Alan L Yeung

B.S.A.E. 2023
Biography

Alan Yeung

BSAE, 2023

What is your next adventure? 
I'm currently applying to a couple of Ph.D. programs. My research will focus on spaceflight operations specifically in orbital megastructures and how to construct them. I’m accepted into the BS/MS program here at Georgia Tech as well. I will be interning at JPL this upcoming spring. Currently, I'm on the Lunar Flashlight team as a flight director and also a mission operation engineer on the VISORS team. I definitely want to continue my work in those areas. Ultimately, I plan to go into industry.

What about your next adventure are you most looking forward to?
I’m looking forward to researching, learning, and understanding flight operations and human factors in spaceflight. I want to know what flight controllers need to be aware of and how they react to anomalies. It will be very useful in my research because I want to research the space operations field but in the context of building large-scale structures or megastructures in space that involve human habitation. This involves proximity operations of perhaps hundreds of spacecraft in tandem to build these orbital structures. There are so many questions to be answered like: How do we deal with that? How do we create fault response structures? How do we have enough operators and valid human-computer interaction systems to safely? How do you operate in that environment? So, I'm excited to kind of delve into that realm and continue down that kind of research path.

*Things to do*.
1. In the Alan Yeung profile, translate this sentence into Spanish: "I will be interning at JPL this upcoming spring."
2. According to the Alan Yeung profile, why will learning how flight controllers react to anomalies be useful to Yeung? Answer in one to three sentences.
3. Pick up the Alan Yeung profile after its final sentence and keep writing it.

*Data extracts*.
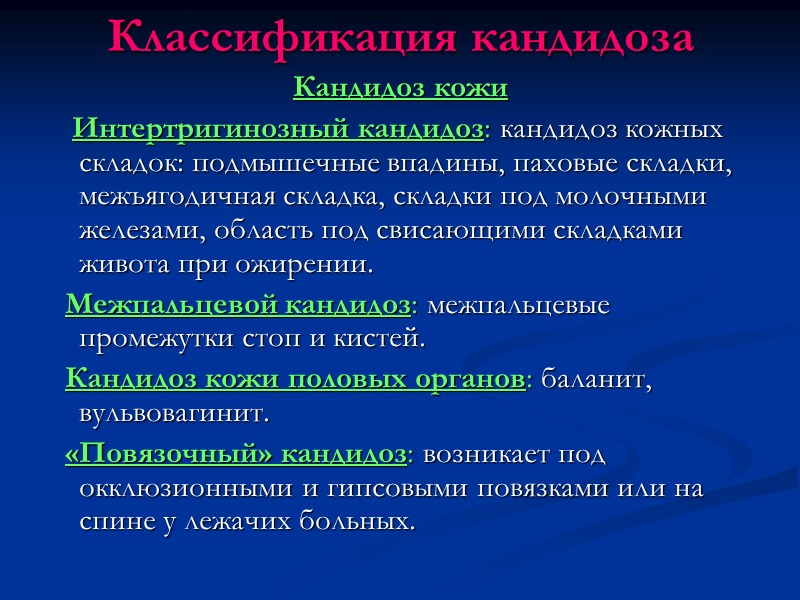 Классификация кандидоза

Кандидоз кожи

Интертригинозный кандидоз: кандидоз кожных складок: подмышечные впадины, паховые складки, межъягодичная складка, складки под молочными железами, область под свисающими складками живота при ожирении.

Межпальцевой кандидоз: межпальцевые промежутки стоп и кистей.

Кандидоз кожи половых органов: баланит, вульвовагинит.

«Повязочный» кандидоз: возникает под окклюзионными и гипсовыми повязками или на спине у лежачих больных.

*Expected results*.
1. Haré una pasantía en JPL esta próxima primavera.

2. It will be useful in Yeung's research, which will study the space operations field in the context of building large-scale structures, or megastructures, in space that involve human habitation. That work involves proximity operations of perhaps hundreds of spacecraft in tandem.

3.
Did you have any previous co-op, internship, or research experience in this area?
I started at the Georgia Tech Space Systems Design Lab in August of 2022, working as a mission operation engineer and a flight controller for Lunar Flashlight, which actually launched on December 11, 2023. We are still operating that spacecraft today. It is a 6U CubeSat originally intended to search for water ice on the Moon. After NASA JPL ended their portion of the mission, we continued to operate the spacecraft as a doorway to validate the technology onboard. We currently fully own it, and it is fully run by an undergraduate team where I worked. As the flight director for that project, I am responsible for, and working in coordination with, the flight controller teams to operate and command it.

My research directly led to me getting my internship at NASA Johnson Space Center, working on human spaceflight operations with the United States Visiting Vehicles Group for the International Space Station (ISS). I worked with every US vehicle that interacts with ISS in proximity operations, such as Dragon and Cygnus. It was an amazing experience, and it built upon my flight operations interests.

I also worked on Sierra Space’s Dream Chaser vehicle this past summer as an intern. That was a great experience, getting into the human space flight field.

How did your educational experience at Georgia Tech help you to achieve your goals?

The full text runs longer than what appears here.